#### What this exercise asks
(1) In the currency report, what was Australia's headline rate of inflation after the second quarter?
(2) Carry on the currency market report from where it stops.

#### Page text
--- START ---
At least the Australian ecostats did not provide too many stumbling blocks. The most important among them were the quarterly consumer price index data. They showed CPI rising 0.8% in Q2, which put the headline rate of inflation at 3.8%, with the Reserve Bank of Australia’s “trimmed mean” at 1.6%. Both figures were exactly in line with expectations, so had minimal impact on the currency. The international trade rice indices showed import prices falling by an annual 2.5% while export prices rose 26%.
The Kiwi had a better week than the Aussie but not a much better one. It fell by an average of 0.3%, adding a third of a US cent and giving up the thick end of two cents to sterling. Over July as a whole the NZD is on average just about unchanged.
--- END ---
#### Data entries
--- START ---
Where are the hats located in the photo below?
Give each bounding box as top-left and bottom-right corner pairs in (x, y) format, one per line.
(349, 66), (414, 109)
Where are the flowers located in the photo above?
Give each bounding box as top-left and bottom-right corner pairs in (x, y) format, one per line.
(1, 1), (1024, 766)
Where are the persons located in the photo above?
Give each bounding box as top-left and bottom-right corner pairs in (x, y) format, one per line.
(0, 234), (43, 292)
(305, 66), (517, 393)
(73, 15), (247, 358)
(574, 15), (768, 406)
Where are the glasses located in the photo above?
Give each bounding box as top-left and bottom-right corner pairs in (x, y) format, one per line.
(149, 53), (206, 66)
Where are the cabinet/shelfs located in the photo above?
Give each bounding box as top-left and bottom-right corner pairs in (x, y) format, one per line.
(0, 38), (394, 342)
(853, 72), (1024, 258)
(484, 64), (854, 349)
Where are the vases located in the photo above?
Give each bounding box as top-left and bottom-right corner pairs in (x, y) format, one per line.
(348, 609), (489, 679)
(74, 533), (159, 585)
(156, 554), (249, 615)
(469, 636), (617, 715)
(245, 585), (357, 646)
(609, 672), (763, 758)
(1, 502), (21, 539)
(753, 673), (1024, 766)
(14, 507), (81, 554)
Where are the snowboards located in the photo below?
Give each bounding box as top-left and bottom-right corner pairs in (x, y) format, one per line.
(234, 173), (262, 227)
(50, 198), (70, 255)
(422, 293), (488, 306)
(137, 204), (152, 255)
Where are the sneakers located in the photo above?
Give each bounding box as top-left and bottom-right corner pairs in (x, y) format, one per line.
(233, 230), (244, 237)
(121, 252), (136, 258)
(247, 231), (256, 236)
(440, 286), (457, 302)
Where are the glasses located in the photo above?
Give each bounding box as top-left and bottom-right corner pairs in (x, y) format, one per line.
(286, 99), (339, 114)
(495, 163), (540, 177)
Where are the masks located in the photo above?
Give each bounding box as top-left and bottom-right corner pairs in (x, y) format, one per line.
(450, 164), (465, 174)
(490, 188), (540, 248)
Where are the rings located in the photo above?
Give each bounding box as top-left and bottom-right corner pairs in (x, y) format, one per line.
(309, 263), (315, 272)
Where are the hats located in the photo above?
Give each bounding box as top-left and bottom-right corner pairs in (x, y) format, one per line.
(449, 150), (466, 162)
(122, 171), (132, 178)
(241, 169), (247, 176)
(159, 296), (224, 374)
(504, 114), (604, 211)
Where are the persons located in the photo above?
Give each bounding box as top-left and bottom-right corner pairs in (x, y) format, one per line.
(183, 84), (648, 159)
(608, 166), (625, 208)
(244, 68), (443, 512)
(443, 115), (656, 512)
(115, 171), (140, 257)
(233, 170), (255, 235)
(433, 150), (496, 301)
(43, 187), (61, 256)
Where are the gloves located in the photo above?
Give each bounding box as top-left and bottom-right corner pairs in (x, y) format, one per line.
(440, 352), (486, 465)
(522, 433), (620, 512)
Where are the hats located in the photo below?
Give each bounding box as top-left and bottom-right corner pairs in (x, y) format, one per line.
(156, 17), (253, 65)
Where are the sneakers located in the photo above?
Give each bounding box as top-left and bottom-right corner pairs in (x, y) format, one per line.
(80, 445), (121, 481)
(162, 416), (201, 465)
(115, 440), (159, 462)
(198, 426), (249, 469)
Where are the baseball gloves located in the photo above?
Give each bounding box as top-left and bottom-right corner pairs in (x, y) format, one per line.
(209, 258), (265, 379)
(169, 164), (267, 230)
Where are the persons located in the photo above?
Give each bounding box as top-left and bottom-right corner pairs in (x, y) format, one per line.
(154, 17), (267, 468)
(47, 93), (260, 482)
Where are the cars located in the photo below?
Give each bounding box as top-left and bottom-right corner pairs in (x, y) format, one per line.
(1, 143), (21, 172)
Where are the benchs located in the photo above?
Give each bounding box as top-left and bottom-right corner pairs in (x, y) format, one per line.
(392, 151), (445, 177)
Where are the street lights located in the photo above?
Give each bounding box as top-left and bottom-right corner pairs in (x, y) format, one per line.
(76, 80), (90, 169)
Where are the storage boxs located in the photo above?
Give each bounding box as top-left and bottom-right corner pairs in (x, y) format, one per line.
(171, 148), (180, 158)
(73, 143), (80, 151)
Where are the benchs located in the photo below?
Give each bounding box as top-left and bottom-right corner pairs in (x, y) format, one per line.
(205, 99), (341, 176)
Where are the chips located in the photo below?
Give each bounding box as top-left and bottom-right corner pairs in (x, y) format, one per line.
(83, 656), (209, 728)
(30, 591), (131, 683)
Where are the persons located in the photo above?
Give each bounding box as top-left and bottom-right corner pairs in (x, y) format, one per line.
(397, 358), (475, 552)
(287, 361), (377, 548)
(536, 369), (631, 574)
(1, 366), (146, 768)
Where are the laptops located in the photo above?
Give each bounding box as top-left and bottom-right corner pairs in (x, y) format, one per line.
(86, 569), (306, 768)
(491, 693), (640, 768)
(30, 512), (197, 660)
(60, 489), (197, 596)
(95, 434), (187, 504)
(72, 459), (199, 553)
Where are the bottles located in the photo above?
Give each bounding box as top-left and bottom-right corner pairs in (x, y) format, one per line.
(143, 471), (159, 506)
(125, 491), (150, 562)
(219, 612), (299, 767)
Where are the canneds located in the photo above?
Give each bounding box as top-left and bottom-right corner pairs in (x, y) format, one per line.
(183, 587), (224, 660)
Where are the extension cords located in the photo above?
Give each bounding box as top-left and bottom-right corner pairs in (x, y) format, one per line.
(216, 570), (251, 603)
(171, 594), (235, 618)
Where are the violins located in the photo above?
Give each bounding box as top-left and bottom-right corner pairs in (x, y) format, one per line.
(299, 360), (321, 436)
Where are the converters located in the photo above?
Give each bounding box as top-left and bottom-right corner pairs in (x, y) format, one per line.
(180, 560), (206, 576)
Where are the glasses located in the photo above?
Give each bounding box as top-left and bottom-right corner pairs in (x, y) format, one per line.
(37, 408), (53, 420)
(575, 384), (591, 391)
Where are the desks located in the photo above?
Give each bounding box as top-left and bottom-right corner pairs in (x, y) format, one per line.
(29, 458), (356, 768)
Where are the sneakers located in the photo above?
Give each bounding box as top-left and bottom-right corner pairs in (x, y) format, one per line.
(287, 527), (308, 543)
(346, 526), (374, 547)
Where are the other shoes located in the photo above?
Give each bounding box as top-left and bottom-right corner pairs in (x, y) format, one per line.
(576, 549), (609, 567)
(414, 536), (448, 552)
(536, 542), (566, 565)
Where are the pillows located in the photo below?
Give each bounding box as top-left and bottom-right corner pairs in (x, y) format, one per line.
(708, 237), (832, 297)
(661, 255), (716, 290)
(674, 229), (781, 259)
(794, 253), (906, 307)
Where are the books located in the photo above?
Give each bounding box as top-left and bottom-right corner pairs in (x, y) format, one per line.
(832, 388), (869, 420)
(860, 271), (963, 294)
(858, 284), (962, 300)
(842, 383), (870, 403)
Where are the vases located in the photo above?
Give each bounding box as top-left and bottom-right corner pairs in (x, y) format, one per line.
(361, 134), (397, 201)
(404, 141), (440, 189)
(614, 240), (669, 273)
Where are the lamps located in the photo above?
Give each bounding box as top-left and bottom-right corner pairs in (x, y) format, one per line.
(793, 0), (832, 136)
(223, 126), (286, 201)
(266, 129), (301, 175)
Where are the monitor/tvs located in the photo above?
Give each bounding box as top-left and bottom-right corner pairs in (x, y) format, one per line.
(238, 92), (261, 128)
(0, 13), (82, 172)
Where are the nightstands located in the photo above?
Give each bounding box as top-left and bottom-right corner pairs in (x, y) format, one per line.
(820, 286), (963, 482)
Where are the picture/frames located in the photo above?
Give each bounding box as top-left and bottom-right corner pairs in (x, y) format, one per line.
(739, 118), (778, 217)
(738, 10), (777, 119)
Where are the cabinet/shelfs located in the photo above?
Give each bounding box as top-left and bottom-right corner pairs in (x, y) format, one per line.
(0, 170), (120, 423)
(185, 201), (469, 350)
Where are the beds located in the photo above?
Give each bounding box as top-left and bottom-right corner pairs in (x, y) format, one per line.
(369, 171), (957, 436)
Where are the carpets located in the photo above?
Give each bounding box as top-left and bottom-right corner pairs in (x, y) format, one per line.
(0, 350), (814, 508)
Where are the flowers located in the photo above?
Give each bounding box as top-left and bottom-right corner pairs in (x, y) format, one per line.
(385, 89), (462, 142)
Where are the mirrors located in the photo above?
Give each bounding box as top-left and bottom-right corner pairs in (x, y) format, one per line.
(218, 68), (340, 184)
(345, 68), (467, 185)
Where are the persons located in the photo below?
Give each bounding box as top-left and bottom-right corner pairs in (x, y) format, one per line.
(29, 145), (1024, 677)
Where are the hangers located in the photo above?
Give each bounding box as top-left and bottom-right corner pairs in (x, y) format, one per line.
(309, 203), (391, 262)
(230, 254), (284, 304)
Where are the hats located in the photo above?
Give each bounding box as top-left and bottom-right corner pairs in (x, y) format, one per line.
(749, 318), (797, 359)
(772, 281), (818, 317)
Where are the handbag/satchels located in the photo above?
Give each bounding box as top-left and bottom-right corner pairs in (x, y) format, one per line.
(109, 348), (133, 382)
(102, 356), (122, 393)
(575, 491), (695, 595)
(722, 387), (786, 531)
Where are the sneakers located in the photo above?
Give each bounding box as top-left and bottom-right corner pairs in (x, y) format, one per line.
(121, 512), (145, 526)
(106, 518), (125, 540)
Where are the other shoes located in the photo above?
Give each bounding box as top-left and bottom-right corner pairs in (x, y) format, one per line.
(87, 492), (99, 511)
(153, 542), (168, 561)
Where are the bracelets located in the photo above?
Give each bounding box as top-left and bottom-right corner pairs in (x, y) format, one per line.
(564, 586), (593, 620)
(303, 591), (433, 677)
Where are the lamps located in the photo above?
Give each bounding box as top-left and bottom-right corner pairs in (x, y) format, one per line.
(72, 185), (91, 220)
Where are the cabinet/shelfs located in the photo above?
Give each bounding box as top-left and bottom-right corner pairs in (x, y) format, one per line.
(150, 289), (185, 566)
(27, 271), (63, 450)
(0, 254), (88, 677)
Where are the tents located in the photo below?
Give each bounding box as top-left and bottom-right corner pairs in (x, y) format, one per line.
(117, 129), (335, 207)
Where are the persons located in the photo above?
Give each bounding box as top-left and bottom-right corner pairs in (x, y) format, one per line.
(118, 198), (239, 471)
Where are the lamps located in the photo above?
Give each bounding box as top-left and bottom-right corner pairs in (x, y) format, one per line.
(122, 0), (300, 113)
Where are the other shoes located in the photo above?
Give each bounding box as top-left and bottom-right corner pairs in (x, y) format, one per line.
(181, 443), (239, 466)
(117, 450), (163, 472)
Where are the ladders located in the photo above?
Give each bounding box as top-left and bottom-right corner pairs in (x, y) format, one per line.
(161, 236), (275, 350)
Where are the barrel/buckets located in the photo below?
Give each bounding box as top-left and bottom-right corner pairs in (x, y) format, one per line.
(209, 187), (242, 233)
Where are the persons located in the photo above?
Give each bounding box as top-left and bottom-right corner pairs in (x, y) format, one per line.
--- END ---
#### Exercise responses
(1) It was 3.8%.

(2)
The country renowned for the paucity of its statistical output excelled itself in the last seven days. Only on Thursday were there any even vaguely important NZ data, and ANZ bank provided most of them. Its Business Outlook pointed to a slightly less buoyant private sector, as “headline business confidence eased 3 points, while firms’ own activity fell 6 points to +26% [and] other activity indicators generally eased a little”. ANZ did, however, note that “Costs continue to rise, pricing intentions remain extremely high, and inflation expectations continue to lift. The latter hit 3.33% in the late-month sample, suggesting further increases may be in store”. ANZ’s consumer confidence index was down by a point at 113. “Inflation expectations remain extremely high at 4.9%, while house price inflation expectations lifted from 5.8% to 6.4%”.